--- Supplied data ---

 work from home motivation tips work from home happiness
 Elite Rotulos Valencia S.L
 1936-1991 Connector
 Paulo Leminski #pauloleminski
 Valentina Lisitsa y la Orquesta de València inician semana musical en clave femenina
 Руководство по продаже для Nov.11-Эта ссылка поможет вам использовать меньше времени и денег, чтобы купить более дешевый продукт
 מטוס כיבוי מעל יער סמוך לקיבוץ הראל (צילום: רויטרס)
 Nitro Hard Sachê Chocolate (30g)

---
--- Supplied data ---

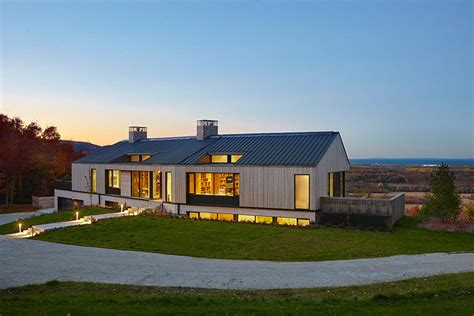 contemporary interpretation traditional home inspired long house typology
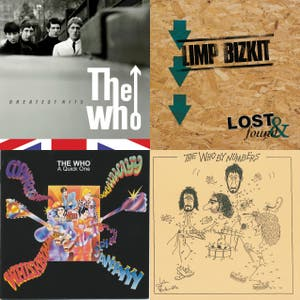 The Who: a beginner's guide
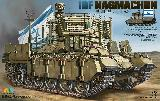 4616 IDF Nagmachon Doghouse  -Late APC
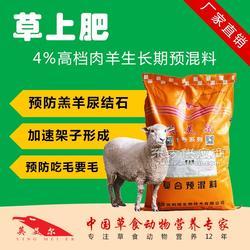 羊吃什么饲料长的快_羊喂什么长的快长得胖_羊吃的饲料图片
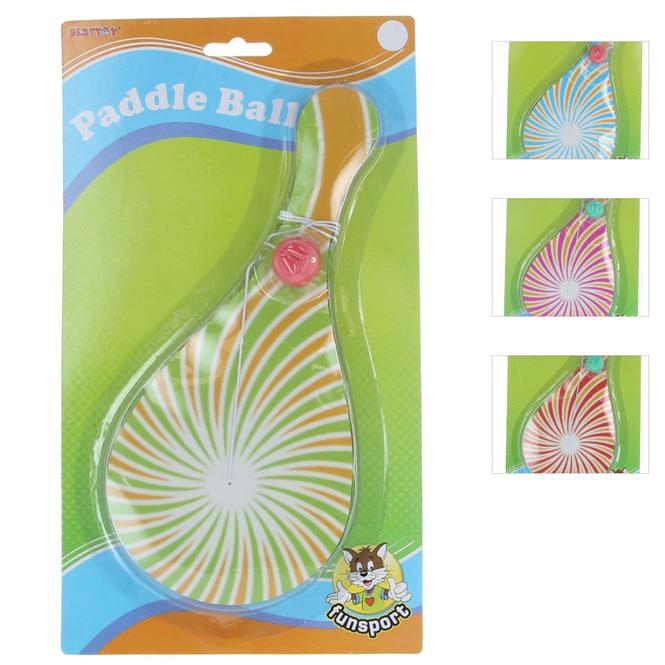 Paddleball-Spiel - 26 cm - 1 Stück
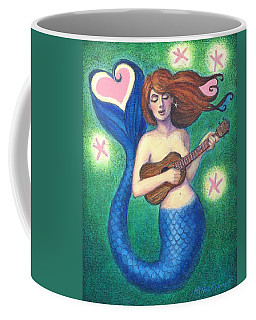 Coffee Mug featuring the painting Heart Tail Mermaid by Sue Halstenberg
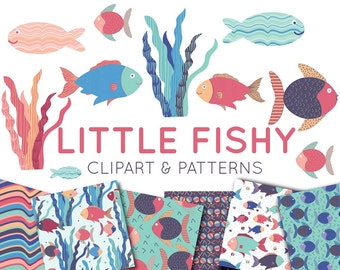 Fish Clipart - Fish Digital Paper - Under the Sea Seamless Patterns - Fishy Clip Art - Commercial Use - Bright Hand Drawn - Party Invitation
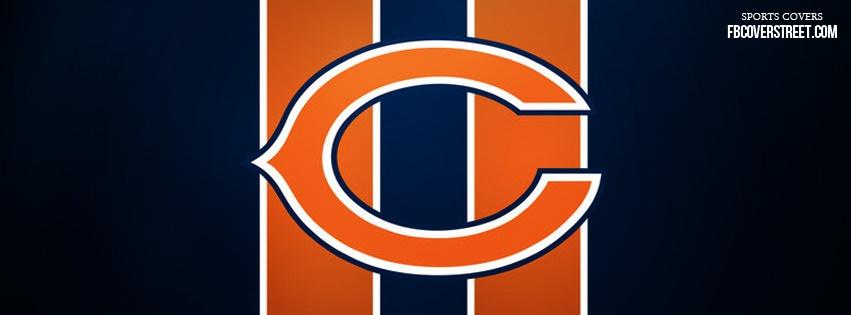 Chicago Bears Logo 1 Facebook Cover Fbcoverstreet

---
--- Supplied data ---

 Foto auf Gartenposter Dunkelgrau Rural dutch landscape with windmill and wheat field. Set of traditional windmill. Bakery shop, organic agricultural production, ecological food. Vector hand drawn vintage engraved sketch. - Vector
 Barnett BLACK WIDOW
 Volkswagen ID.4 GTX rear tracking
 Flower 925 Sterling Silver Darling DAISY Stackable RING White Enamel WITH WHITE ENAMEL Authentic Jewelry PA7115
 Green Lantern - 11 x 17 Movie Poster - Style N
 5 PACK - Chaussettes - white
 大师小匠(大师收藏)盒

---

[Required action] For this task, write out exactly the lines of the entries above, starting at the line with "Volkswagen ID.4 GTX rear tracking" and ending at the line with "大师小匠(大师收藏)盒", both included, and no others.

[Expected output]
 Volkswagen ID.4 GTX rear tracking
 Flower 925 Sterling Silver Darling DAISY Stackable RING White Enamel WITH WHITE ENAMEL Authentic Jewelry PA7115
 Green Lantern - 11 x 17 Movie Poster - Style N
 5 PACK - Chaussettes - white
 大师小匠(大师收藏)盒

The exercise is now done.